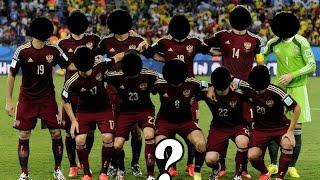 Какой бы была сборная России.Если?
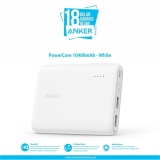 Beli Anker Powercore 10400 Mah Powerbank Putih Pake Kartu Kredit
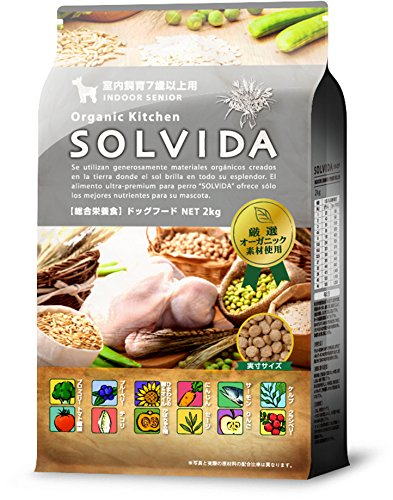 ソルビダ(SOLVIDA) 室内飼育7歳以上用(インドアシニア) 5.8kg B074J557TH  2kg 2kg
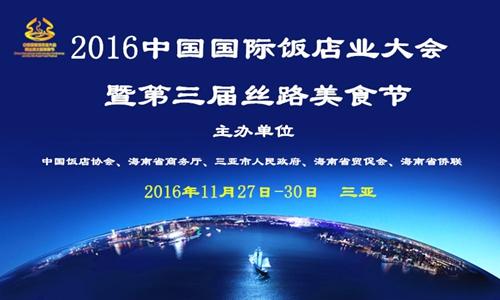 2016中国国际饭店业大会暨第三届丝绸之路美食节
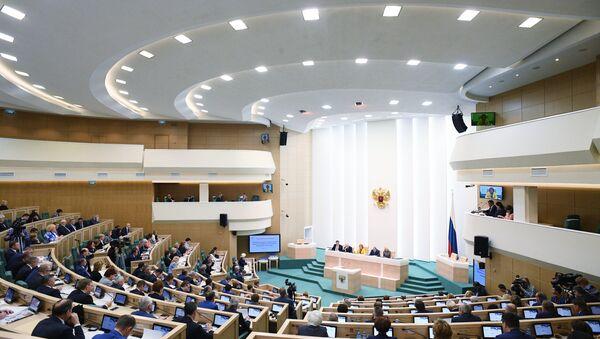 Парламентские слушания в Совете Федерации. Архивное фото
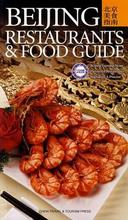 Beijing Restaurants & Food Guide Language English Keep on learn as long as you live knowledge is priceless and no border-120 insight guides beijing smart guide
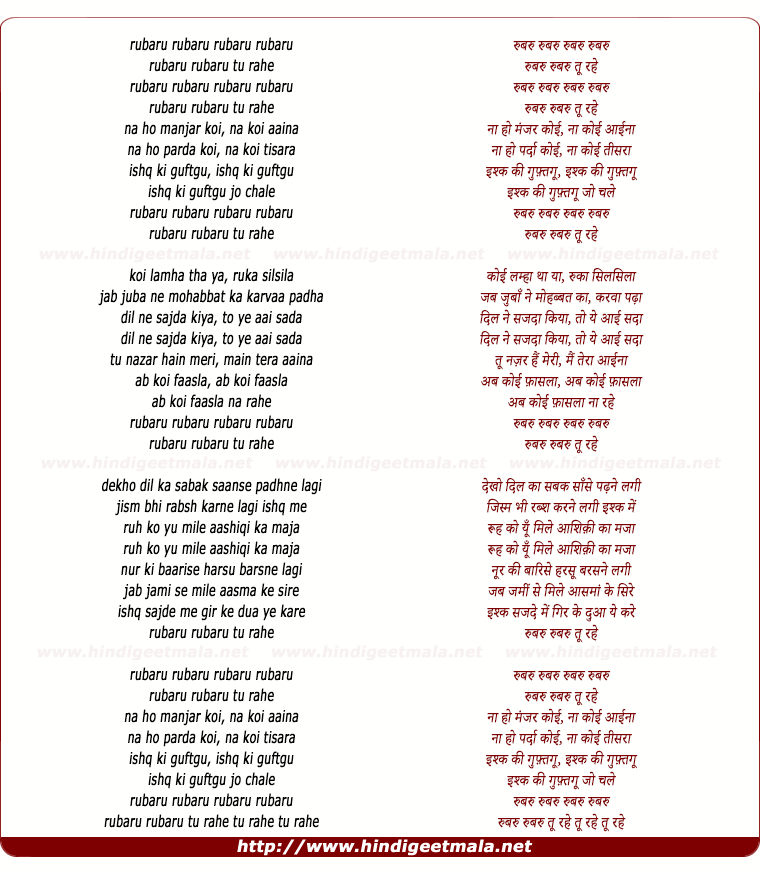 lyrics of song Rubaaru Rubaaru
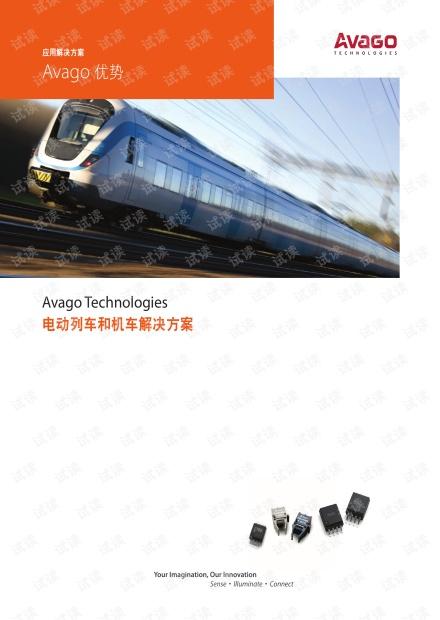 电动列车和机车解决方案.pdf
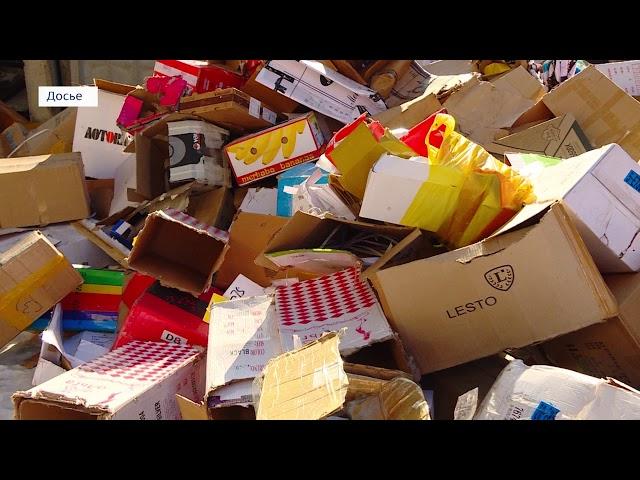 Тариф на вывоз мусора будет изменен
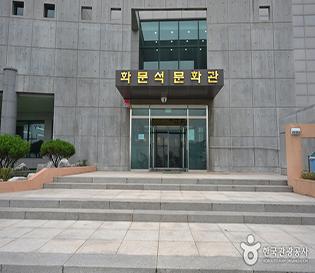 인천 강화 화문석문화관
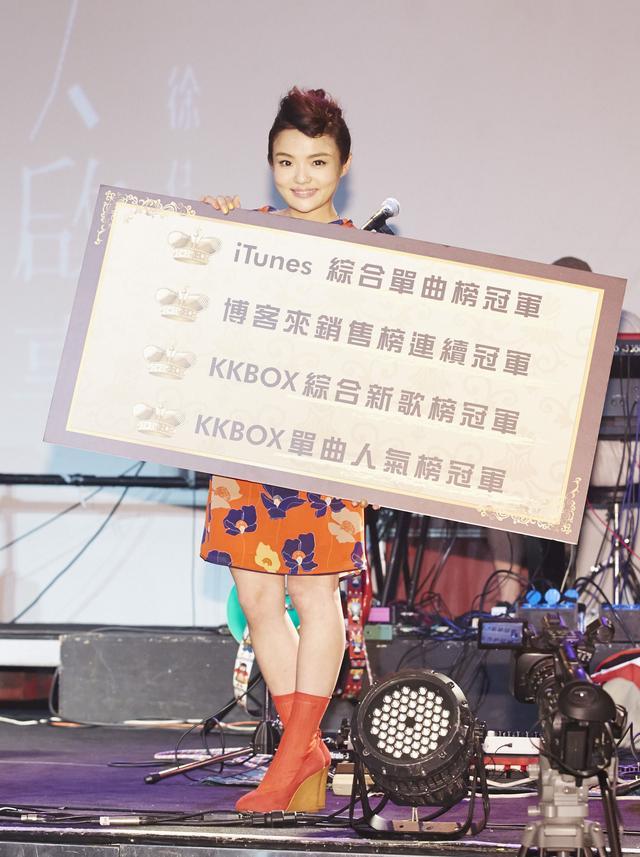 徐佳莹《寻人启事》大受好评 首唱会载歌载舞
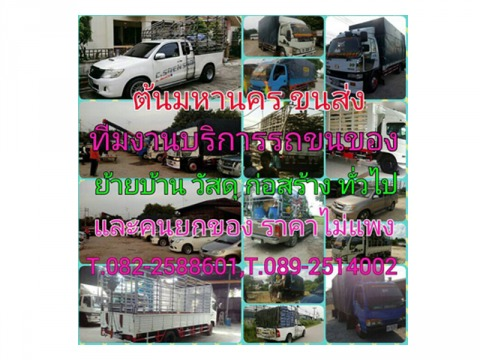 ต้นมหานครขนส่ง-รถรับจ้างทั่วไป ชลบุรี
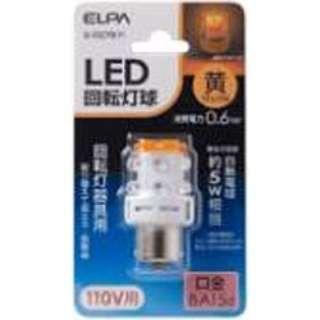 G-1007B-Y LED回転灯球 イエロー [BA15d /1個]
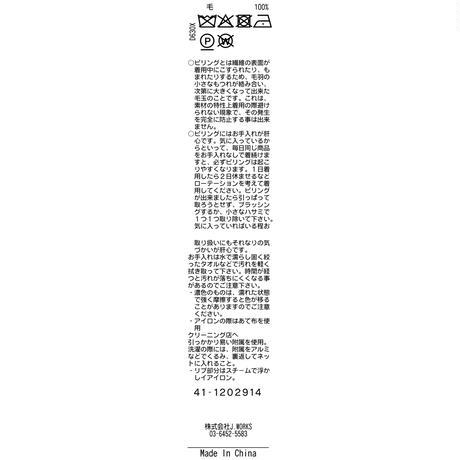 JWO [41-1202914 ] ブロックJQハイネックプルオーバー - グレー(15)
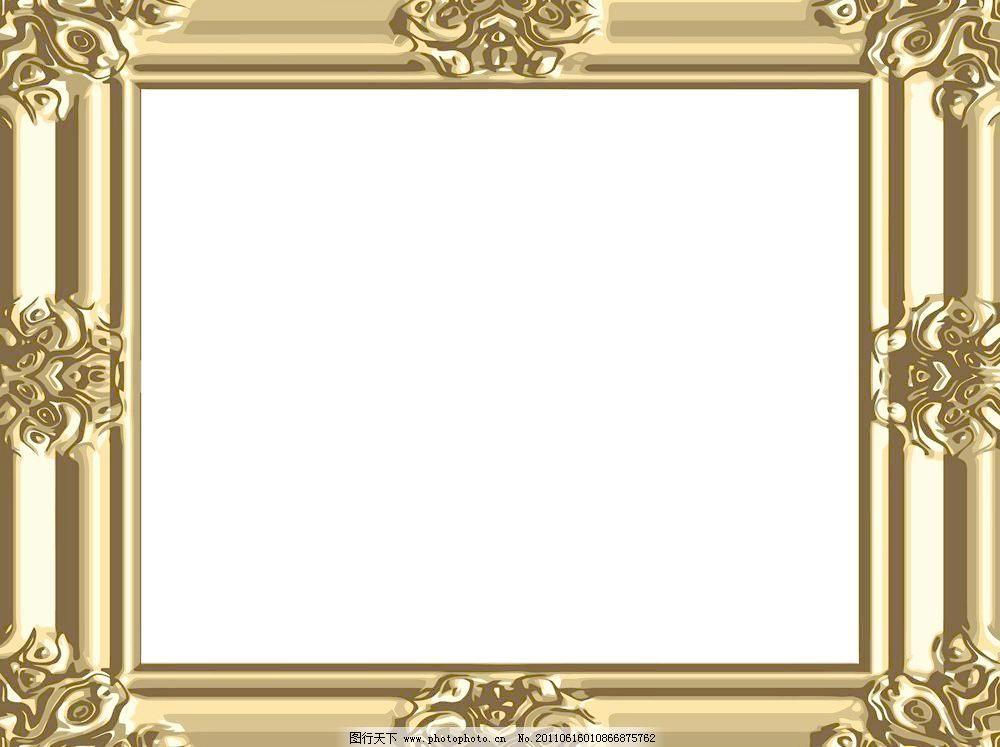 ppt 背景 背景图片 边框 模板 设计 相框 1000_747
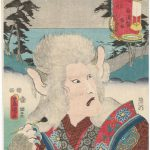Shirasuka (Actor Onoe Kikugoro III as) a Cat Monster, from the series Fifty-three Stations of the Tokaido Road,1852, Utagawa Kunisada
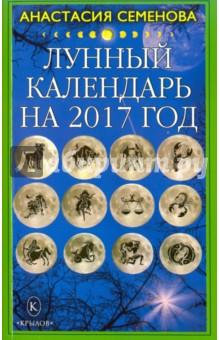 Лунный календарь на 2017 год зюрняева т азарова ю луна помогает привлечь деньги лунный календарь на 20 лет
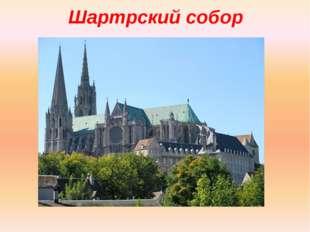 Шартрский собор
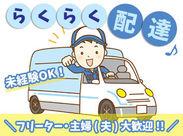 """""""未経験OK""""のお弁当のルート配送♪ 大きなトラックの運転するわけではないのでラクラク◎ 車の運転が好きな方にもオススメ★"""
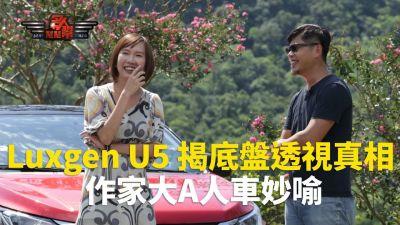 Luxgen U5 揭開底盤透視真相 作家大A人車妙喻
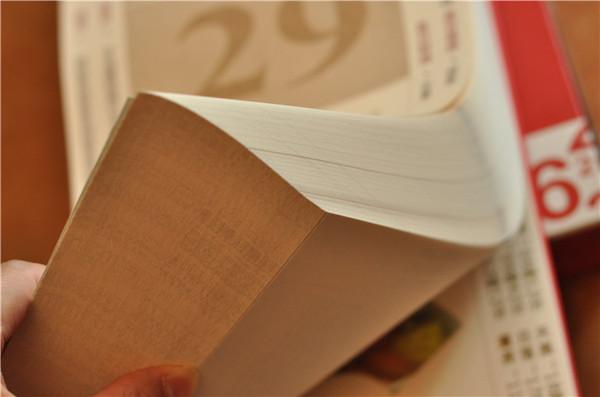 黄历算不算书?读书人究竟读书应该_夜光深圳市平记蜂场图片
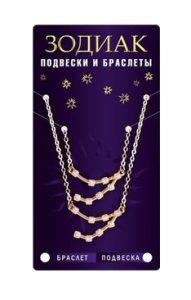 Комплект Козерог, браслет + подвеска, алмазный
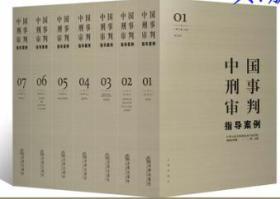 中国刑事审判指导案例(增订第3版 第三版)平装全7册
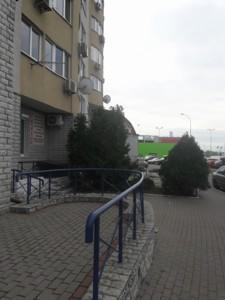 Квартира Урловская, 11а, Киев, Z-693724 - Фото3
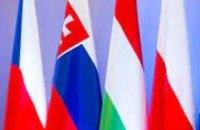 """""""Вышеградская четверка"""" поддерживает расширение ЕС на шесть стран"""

- - - - - - -

◆ Exercise aim: Begin at the first line of the data above and repeat each line exactly, stopping after the line containing "ppt 背景 背景图片 边框 模板 设计 相框 1000_747". Omit the pictures.

◆ Task answer:
 Какой бы была сборная России.Если?
 Beli Anker Powercore 10400 Mah Powerbank Putih Pake Kartu Kredit
 ソルビダ(SOLVIDA) 室内飼育7歳以上用(インドアシニア) 5.8kg B074J557TH  2kg 2kg
 2016中国国际饭店业大会暨第三届丝绸之路美食节
 Парламентские слушания в Совете Федерации. Архивное фото
 Beijing Restaurants & Food Guide Language English Keep on learn as long as you live knowledge is priceless and no border-120 insight guides beijing smart guide
 lyrics of song Rubaaru Rubaaru
 电动列车和机车解决方案.pdf
 Тариф на вывоз мусора будет изменен
 인천 강화 화문석문화관
 徐佳莹《寻人启事》大受好评 首唱会载歌载舞
 ต้นมหานครขนส่ง-รถรับจ้างทั่วไป ชลบุรี
 G-1007B-Y LED回転灯球 イエロー [BA15d /1個]
 JWO [41-1202914 ] ブロックJQハイネックプルオーバー - グレー(15)
 ppt 背景 背景图片 边框 模板 设计 相框 1000_747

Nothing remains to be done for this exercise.